| ПИСЬМЕННОЕ ЗАДАНИЕ 1 |
Измените перечень, начиная со строки, содержащей «How far is the», и заканчивая его последней строкой: воспроизведите эти строки, заменив «light blue wall» на «pale blue wall». Всё остальное оставьте без изменений.

| ФРАГМЕНТ ТЕКСТА |
════════════════
Другой был пламенным революционером, сексуально озабоченным апологетом Уолта Уитмена и Тимоти Лири, антиправительственно настроенным евреем и пафосным пацифистом:


Америка, я весь тебе отдан, и сейчас я никто.

Америка двух долларов и двадцати семи центов 17 января 1956-го.

Я больше не могу сохранять рассудок.

Америка, когда мы завершим гуманитарную войну?

От***ись со своей атомной бомбой,

Мне уже дурно от твоего занудства.

Я не могу писать стихи, пока я не в себе.

Америка, когда ты станешь ангельской?

Когда ты сбросишь свои шмотки?

Когда посмотришь на себя потусторонним взглядом?

Когда станешь достойна своих миллионов Троцких?

Америка, почему твои библиотеки залиты слезами?

Америка, когда ты отправишь свои яйца в Индию?

Я сыт по горло твоими безумными претензиями…

(«Америка», перевод мой)


Евтушенко называл Гинзберга своим другом, Вознесенский воспевал битническую вольницу всю свою молодость: «Как хорошо побродить по Риму / Нищим, ограбленным, побратимом».

Из смурной России казалось, что битники и есть тот самый глоток свободы, которого советский человек был лишен не только в шестидесятые.

Помню, еще ничего в них не понимая, я повторял ставшее почти личным гимном, как «драму Шекспирову»:


Этим вечером, слоняясь по переулкам с больной головой

и застенчиво глядя на луну, как я думал о тебе, Уолт Уитмен!

Голодный, усталый, я шел покупать себе образы и забрел под

неоновый свод супермаркета и вспомнил перечисленья

предметов в твоих стихах.

(«Супермаркет в Калифорнии», перевод А. Сергеева)


Есть такая книжка «Американская поэзия в русских переводах». Я купил ее на рынке, на книжном развале в летнем украинском Херсоне. Это был, скорее всего, 1983 год.

Помню все, до мельчайших подробностей: темно-синяя обложка, белыми прописными буквами название, ломкая бумага внутри, на развороте: слева – английский оригинал, справа – перевод.

Раскрыл «Супермаркет». Органной музыкой впитал «Уолт Уитмен», да и само инопланетное это слово – супермаркет. Проглотил текст до конца там же, на рынке. Закрыл книгу.
════════════════
| ИСХОДНЫЕ ДАННЫЕ |

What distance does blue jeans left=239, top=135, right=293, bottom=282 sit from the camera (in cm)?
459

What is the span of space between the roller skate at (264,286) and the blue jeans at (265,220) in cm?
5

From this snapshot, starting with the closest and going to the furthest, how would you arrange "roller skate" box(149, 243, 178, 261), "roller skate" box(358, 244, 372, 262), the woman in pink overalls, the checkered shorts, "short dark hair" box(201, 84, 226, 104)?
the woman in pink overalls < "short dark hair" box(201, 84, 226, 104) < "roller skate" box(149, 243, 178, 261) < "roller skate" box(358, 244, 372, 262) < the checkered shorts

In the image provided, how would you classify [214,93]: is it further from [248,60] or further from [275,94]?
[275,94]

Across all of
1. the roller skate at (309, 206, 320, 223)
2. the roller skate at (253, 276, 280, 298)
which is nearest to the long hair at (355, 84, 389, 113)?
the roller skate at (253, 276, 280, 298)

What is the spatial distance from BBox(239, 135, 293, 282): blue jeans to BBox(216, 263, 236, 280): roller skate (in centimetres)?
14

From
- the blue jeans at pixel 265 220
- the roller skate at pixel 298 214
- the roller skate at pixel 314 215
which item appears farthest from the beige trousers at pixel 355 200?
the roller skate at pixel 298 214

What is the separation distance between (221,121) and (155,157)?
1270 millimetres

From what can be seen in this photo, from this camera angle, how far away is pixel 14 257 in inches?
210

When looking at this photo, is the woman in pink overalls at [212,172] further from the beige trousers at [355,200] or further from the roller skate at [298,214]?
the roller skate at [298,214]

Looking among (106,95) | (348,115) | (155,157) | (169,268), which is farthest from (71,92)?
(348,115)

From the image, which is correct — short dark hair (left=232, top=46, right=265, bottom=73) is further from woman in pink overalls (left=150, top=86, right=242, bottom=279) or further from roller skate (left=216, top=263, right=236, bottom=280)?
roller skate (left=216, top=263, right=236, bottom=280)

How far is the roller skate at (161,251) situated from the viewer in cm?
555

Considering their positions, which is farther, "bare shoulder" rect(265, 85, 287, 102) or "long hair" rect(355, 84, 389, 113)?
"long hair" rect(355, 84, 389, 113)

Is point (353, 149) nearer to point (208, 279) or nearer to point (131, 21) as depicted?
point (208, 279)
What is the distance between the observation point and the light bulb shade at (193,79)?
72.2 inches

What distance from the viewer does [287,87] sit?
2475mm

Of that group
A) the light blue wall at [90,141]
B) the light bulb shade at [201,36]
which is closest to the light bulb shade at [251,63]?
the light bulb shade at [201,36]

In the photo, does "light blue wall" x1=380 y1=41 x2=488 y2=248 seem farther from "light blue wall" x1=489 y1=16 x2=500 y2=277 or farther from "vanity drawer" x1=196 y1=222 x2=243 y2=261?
════════════════
| ПИСЬМЕННОЕ ЗАДАНИЕ 2 |
Продолжите текст о поэтах-битниках, начиная сразу после его последнего предложения.

| ИТОГОВЫЙ РЕЗУЛЬТАТ 1 |
How far is the roller skate at (161,251) situated from the viewer in cm?
555

Considering their positions, which is farther, "bare shoulder" rect(265, 85, 287, 102) or "long hair" rect(355, 84, 389, 113)?
"long hair" rect(355, 84, 389, 113)

Is point (353, 149) nearer to point (208, 279) or nearer to point (131, 21) as depicted?
point (208, 279)
What is the distance between the observation point and the light bulb shade at (193,79)?
72.2 inches

What distance from the viewer does [287,87] sit?
2475mm

Of that group
A) the pale blue wall at [90,141]
B) the light bulb shade at [201,36]
which is closest to the light bulb shade at [251,63]?
the light bulb shade at [201,36]

In the photo, does "pale blue wall" x1=380 y1=41 x2=488 y2=248 seem farther from "pale blue wall" x1=489 y1=16 x2=500 y2=277 or farther from "vanity drawer" x1=196 y1=222 x2=243 y2=261?

| ИТОГОВЫЙ РЕЗУЛЬТАТ 2 |
Огляделся по сторонам и подумал: что же я здесь делаю?

Аллен Гинзберг для меня тогда был столь же негуманоидом, не от мира социалистического сего, как и все прочие американцы. А Уолт Уитмен – классиком американской литературы, о котором я только и прочитал, что в книге «Мой Уитмен» Корнея Чуковского.

То, что для Гинзберга значение не меньшее, чем поэзия, имел гомосексуализм классика, мне знать тогда было не дано.

Никакой не секрет, что битников объединяли не только bit-ритм, размер, удар, стук, но и нетрадиционная ориентация.

Bit, как ежедневный бит, то есть стук и трах. Сходились по гендерному признаку. По подобию.

Так, Керуак ближе познакомился с Гинзбергом, оказавшись в кровати у последнего.

Дело было в общежитии Колумбийского университета, откуда Гинзберга затем выгнали, в частности, и по понятной причине. Тогда в рамках общественной морали было принято, что любовь – это когда мама любит папу и наоборот, а дружба между мужчинами – это шахматная партия, скалолазание, рыбалка, в не самом приглядном случае – «поллитра» на троих.

Теперь, почти шестьдесят лет спустя, когда все больше штатов признают однополые браки, и даже русская фраза «тютелька в тютельку» приобрела новое значение, история битничества прочитывается во всей ее похотливой подлинности.

Они все переспали друг с другом. И на здоровье. В каждом практически тексте битников густо, открыто, с подробностями об этом написано. Молитвенным шепотом, переходящим в психоделический вопль, ставший поэмой Howl еще в 1956: «Хочу, чтобы меня любили! Дайте любви, побольше дайте! Дайте, я вам отвечу безумной страстью!»

Уже в 1956 году Берроуз предупреждал Керуака, что представители западной цивилизации часто используют буддизм как способ уклониться от обязанностей, как своего рода психический героин. «Мы должны учиться, действуя, приобретая опыт и живя, – то есть, прежде всего, через Любовь и Страдание», – писал Берроуз.

Казалось, любви несравнимо больше, чем страданий. И так будет всегда. Разве что не заладились отношения у Гинзберга с Берроузом, но какие могут быть гарантии у Страсти?

Вообще, где пролегает граница между Вожделением и Любовью? Кто определяет тему сегодняшнего сочинения: «От любви до скотской похоти – один шаг».

Власть в любви, – уже равная по силе жажде Власти в литературе, в испепеляющем желании прославиться и стать классиком второй половины ХХ века, пройдясь при этом по всем мыслимым и немыслимым мужским попам, – вела вперед, тащила потоком Гинзберга и его ближайшее окружение сквозь годы, стихи, романы, постели, потери, ревность и поцелуи.

Если «любовь, как акт, не имеет глагола», то она еще не имеет и берегов.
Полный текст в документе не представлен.